ダンベルリアラテラルレイズの種類とやり方(フォームとポイント)を解説するとともに、男性・女性・目的別に適切な負荷回数および実施により得られるメリットについてご紹介します。

ダンベルリアラテラルレイズが有効な筋肉の部位と作用



ダンベルリアラテラルレイズは主に、三角筋後部に負荷がかかります。

ダンベルリアラテラルレイズのやり方(フォームとポイント)

ダンベルリアラテラルレイズのやり方の手順

①前傾姿勢をつくり、腕を伸ばし、ダンベルを保持して構える

②前傾姿勢を維持し、肘を伸ばしたまま、ダンベルを上げる

③ゆっくりと効かせながら元の体勢に戻る

フォームのポイント

本種目は、上半身を起こさないようにすることが重要です。

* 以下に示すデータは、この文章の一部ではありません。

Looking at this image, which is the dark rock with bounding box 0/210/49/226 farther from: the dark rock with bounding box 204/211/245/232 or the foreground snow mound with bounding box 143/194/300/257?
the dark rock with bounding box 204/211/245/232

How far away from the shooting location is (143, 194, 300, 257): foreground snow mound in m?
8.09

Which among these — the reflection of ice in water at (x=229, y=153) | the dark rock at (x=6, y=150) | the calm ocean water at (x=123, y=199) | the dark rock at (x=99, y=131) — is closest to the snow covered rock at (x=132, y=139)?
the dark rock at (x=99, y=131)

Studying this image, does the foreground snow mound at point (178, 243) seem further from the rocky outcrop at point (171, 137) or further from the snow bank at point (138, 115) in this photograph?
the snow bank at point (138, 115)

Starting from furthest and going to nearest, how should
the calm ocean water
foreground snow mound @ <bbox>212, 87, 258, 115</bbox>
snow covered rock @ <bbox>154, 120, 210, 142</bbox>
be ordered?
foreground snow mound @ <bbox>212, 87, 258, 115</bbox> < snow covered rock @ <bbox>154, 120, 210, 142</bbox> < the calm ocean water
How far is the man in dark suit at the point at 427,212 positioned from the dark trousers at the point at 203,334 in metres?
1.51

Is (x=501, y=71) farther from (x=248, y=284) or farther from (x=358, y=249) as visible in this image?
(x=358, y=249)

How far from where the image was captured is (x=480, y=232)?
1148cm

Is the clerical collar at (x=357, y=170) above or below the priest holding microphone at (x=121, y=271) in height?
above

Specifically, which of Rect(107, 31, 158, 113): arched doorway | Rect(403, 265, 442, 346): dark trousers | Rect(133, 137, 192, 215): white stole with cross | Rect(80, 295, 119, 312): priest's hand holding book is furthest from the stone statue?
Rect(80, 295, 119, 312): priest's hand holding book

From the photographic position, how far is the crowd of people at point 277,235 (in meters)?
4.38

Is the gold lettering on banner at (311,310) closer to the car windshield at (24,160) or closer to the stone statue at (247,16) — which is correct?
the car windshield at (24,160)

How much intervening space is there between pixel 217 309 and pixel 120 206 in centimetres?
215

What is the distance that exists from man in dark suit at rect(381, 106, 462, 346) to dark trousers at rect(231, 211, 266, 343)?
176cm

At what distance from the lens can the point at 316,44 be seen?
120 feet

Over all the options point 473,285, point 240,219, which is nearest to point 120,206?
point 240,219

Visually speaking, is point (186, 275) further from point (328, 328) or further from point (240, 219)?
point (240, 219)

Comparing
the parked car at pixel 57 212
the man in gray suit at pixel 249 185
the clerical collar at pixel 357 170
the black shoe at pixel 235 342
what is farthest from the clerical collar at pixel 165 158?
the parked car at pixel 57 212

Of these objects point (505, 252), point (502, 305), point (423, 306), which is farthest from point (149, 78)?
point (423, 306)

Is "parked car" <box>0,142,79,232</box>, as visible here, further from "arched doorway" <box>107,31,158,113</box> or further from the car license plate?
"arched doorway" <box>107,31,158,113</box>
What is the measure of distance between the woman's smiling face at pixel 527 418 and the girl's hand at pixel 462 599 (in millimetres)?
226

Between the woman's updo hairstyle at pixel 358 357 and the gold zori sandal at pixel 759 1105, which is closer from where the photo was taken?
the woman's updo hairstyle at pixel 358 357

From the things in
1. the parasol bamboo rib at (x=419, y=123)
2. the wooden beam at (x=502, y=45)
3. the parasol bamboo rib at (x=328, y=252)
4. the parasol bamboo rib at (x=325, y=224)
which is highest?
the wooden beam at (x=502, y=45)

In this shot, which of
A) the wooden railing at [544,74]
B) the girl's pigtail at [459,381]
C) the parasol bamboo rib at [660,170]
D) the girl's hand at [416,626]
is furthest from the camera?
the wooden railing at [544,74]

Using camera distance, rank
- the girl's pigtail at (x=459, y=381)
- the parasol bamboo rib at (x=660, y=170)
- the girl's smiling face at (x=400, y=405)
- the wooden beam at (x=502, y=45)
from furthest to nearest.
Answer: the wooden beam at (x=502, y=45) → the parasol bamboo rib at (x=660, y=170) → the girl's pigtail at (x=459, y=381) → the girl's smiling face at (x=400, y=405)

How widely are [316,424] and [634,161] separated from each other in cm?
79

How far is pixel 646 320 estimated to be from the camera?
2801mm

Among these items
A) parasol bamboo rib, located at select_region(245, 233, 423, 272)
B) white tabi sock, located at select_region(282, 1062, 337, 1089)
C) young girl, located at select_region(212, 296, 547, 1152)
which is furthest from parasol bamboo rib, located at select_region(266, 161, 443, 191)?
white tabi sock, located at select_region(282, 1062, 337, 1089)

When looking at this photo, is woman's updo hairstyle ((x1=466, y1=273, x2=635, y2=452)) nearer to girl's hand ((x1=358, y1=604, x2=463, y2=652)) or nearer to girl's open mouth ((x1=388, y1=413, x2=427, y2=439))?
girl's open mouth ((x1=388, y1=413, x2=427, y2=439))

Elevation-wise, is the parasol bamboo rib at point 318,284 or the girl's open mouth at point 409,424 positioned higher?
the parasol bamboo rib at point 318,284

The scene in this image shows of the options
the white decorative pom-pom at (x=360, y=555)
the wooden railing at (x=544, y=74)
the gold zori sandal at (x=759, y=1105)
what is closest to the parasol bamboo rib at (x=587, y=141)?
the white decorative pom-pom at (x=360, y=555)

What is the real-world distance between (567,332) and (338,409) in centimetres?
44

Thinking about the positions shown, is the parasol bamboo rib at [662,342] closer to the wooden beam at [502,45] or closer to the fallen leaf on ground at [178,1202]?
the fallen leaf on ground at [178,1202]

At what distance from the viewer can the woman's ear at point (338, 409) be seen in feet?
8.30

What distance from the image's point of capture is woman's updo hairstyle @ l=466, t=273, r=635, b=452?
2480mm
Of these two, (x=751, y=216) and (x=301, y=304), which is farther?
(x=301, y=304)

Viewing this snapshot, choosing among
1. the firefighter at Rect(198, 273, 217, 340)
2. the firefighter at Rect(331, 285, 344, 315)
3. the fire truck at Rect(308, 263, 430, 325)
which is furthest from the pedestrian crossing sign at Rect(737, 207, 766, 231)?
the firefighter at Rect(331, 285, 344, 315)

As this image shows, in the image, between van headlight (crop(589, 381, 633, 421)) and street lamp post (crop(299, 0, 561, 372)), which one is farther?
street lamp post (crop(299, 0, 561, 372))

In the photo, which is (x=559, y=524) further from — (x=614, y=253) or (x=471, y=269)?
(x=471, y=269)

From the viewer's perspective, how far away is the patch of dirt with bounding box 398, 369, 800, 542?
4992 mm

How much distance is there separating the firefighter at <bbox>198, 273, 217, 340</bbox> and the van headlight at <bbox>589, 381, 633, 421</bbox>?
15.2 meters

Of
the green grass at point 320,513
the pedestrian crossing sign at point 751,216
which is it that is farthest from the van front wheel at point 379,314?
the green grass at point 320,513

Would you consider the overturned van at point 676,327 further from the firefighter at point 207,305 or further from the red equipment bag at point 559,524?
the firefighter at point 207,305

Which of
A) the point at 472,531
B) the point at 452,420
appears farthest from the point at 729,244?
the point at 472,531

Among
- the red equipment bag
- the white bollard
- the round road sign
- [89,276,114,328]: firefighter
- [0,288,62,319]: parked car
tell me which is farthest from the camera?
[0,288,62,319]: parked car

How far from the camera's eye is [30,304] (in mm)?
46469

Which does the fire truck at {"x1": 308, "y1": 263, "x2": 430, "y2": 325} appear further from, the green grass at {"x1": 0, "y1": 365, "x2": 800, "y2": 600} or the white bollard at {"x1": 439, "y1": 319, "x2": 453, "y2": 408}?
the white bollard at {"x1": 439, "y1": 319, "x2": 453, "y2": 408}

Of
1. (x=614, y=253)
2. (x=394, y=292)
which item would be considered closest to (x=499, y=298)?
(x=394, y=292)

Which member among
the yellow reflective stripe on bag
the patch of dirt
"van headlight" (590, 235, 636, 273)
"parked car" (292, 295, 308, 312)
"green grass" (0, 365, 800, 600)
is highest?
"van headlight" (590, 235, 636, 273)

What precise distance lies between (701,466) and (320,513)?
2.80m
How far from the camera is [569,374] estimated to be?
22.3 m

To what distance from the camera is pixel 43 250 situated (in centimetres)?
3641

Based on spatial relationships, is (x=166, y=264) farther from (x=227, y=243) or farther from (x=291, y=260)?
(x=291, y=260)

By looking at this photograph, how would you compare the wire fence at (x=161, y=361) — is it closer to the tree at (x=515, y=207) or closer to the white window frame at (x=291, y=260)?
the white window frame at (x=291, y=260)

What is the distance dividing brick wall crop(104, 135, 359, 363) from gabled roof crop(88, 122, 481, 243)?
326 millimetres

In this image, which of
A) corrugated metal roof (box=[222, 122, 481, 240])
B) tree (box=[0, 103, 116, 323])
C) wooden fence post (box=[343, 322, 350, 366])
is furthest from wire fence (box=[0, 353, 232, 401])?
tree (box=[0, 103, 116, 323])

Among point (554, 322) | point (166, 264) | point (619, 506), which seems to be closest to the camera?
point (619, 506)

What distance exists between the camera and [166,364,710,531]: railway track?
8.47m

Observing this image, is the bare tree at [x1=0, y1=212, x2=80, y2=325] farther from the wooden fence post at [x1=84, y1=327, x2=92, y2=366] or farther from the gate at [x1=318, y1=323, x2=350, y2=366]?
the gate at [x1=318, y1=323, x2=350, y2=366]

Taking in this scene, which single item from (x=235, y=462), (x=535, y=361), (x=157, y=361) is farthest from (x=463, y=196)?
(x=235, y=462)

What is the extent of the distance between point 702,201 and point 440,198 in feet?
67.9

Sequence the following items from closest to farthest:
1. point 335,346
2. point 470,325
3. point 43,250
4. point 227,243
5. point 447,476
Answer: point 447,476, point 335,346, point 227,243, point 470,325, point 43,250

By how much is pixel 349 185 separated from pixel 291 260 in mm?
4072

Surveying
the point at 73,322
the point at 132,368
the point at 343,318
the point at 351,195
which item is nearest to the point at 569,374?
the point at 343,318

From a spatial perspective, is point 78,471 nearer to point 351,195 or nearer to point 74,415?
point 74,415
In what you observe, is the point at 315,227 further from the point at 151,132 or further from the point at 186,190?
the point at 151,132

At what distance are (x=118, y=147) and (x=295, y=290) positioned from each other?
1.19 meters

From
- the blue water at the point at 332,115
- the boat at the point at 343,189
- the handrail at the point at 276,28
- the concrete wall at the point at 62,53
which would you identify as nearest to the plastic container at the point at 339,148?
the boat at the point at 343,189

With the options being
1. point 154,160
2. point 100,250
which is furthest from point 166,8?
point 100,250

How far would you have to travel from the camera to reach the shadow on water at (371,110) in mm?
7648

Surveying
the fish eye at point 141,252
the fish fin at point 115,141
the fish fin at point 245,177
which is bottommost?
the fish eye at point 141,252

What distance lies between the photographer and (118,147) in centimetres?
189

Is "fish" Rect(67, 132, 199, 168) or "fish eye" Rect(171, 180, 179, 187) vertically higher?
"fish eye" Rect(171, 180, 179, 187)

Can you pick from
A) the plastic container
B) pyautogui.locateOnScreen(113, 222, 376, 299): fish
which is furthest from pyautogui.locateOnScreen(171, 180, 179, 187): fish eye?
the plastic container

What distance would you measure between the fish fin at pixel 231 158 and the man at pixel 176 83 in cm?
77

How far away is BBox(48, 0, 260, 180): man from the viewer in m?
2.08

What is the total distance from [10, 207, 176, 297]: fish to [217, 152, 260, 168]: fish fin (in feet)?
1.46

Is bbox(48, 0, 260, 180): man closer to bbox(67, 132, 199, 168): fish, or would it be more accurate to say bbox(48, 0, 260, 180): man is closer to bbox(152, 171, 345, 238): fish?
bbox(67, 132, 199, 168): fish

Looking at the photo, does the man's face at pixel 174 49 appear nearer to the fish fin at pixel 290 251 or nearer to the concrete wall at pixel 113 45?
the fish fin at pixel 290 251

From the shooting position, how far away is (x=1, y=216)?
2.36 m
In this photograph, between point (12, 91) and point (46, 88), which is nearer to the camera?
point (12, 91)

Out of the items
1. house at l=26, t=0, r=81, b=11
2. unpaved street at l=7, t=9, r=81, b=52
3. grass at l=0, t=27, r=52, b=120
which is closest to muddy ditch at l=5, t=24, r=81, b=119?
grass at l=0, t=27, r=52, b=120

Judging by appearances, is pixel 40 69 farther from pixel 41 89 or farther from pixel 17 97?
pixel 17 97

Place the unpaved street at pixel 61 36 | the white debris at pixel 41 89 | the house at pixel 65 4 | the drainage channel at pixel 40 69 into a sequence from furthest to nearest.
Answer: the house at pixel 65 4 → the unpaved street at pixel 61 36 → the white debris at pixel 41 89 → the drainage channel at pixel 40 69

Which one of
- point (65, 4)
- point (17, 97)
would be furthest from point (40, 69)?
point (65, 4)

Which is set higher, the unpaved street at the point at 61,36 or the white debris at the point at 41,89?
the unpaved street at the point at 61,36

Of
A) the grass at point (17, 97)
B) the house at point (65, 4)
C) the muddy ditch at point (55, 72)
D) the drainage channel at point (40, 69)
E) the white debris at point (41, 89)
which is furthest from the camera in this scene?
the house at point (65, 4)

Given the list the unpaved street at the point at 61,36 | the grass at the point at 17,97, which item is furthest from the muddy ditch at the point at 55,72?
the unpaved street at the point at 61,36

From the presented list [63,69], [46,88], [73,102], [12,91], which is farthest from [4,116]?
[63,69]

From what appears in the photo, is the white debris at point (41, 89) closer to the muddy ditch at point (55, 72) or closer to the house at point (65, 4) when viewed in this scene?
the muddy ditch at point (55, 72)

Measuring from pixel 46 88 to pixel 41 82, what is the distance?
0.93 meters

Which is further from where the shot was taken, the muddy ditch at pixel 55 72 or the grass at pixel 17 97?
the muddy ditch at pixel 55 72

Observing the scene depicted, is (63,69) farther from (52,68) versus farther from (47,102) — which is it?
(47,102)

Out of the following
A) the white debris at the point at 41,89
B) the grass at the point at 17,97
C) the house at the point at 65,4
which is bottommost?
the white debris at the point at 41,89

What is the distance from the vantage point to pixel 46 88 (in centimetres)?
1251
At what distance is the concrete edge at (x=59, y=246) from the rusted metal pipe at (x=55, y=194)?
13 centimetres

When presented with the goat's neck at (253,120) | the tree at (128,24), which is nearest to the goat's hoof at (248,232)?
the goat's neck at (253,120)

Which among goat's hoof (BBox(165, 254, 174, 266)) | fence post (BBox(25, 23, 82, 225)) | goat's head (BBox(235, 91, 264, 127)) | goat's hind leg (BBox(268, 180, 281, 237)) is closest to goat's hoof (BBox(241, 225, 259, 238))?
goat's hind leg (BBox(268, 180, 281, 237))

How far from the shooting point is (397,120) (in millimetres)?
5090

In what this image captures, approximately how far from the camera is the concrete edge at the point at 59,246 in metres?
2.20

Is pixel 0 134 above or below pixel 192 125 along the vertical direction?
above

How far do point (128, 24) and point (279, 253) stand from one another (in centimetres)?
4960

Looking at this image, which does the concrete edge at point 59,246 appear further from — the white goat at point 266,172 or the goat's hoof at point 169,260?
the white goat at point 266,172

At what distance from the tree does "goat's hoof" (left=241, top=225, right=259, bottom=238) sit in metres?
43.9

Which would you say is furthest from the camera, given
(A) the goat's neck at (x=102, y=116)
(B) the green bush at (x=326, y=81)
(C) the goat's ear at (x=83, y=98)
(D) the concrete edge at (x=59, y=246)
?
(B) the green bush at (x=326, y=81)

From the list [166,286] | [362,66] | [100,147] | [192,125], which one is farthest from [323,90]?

また、肩甲骨を寄せる動作を加えると、負荷が背筋群に逃げてしまいますので注意が必要です。

ダンベルリアラテラルレイズの種類やバリエーション

ヘッドサポーテッドダンベルリアラテラルレイズ

頭をベンチなどで支え、前傾姿勢維持の補助にしながら行うバリエーションで、前傾姿勢の維持が難しい初心者に適しています。

ライイングダンベルリアラテラルレイズ

ベンチにうつ伏せになって行うバリエーションで、腰に不安のある人に適しています。

ダンベルリアラテラルレイズによって得られるメリット



ダンベルリアラテラルレイズを実施することにより得られるメリットには、男性女性・トレーニング目的別に以下のようなものがあります。

男性(バルクアップ)にとってのメリット

バルクアップに適した負荷回数設定で行うことで、背面の肩幅が増えて、後ろ姿が逆三角形の体型になります。

男女(ボディメイク)にとってのメリット

ボディメイクに適した負荷回数設定で行うことで、ハリのある肩周りになり、また後ろ姿のくびれが強調されます。

女性(ダイエット)にとってのメリット

ダイエットに適した負荷回数設定で行うことで、肩の後ろ周りをすっきりさせることができます。

ダンベルリアラテラルレイズの適切な負荷回数設定



筋肉(骨格筋)を構成する筋繊維には以下のタイプがあり、トレーニング目的別(バルクアップ・ボディメイク・ダイエット)に適切な負荷回数設定でセットを行います。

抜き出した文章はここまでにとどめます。